** WORK TASK **
Omit the images and retype the records verbatim.

(Dataset entries)
• • • • • • •

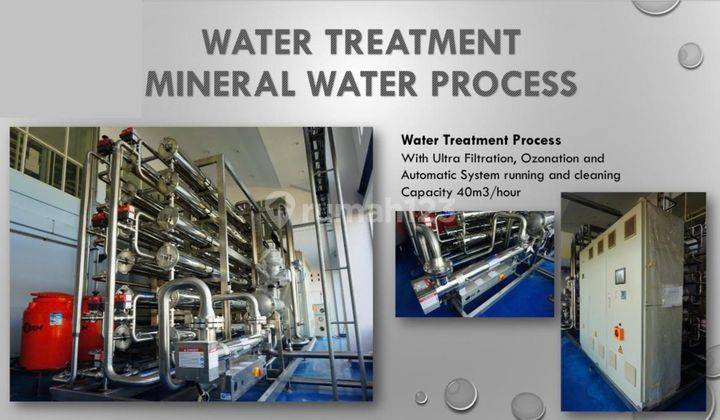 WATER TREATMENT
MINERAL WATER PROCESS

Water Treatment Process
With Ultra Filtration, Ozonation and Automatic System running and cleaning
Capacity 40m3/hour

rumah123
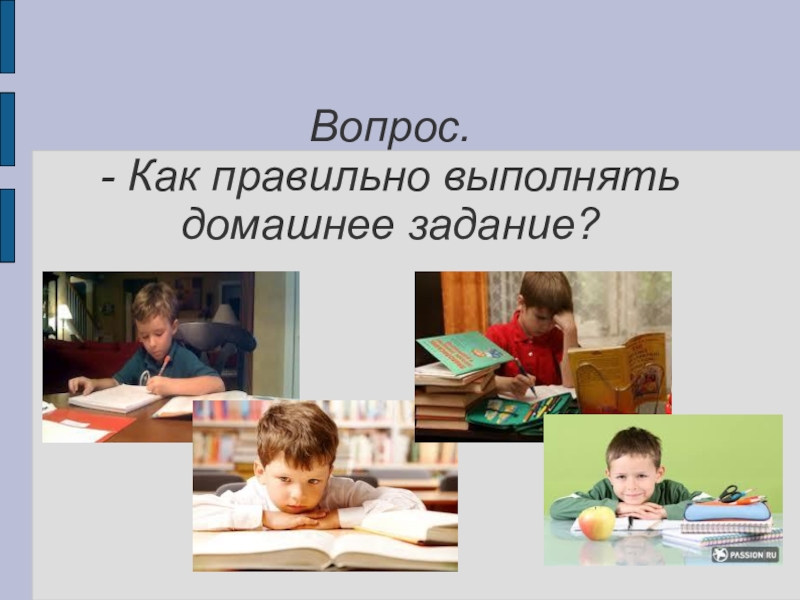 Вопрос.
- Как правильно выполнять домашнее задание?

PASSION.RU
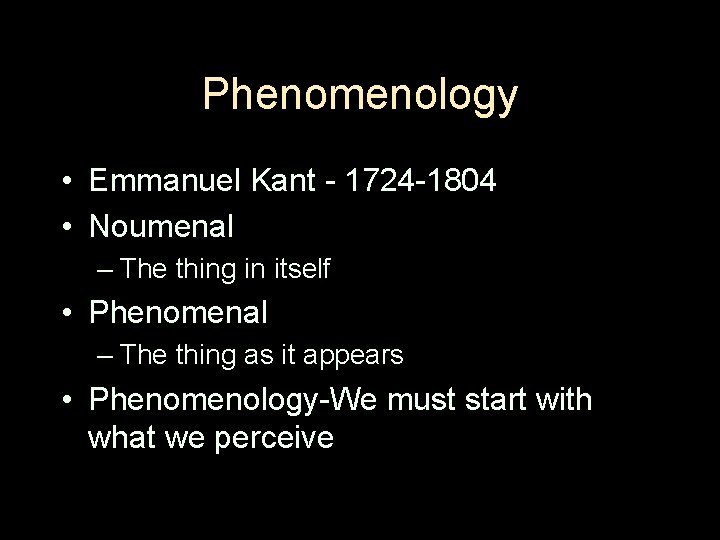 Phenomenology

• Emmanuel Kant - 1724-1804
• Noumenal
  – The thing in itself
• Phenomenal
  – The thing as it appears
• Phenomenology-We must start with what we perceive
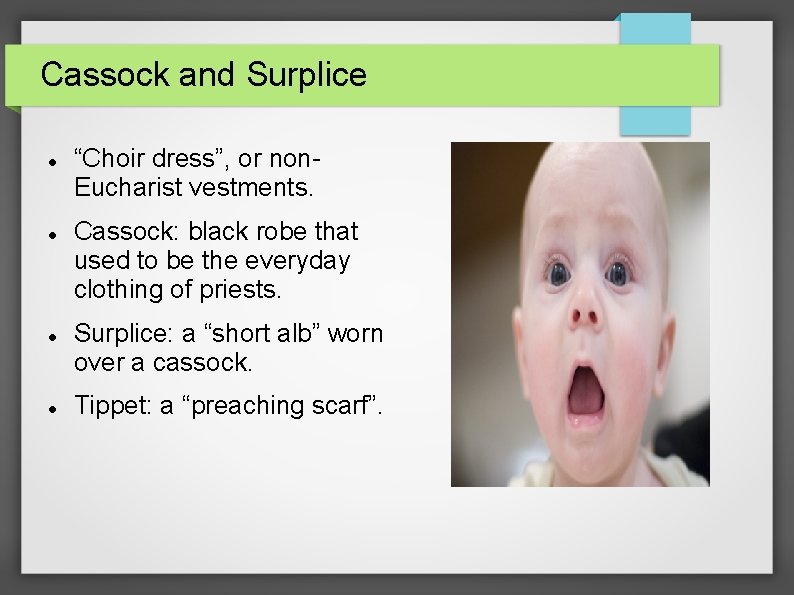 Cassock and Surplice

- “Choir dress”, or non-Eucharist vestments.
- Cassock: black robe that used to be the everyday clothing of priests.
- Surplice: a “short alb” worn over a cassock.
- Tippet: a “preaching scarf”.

• • • • • • •

** YOUR SOLUTION **
 WATER TREATMENT
MINERAL WATER PROCESS

Water Treatment Process
With Ultra Filtration, Ozonation and Automatic System running and cleaning
Capacity 40m3/hour

rumah123
 Вопрос.
- Как правильно выполнять домашнее задание?

PASSION.RU
 Phenomenology

• Emmanuel Kant - 1724-1804
• Noumenal
  – The thing in itself
• Phenomenal
  – The thing as it appears
• Phenomenology-We must start with what we perceive
 Cassock and Surplice

- “Choir dress”, or non-Eucharist vestments.
- Cassock: black robe that used to be the everyday clothing of priests.
- Surplice: a “short alb” worn over a cassock.
- Tippet: a “preaching scarf”.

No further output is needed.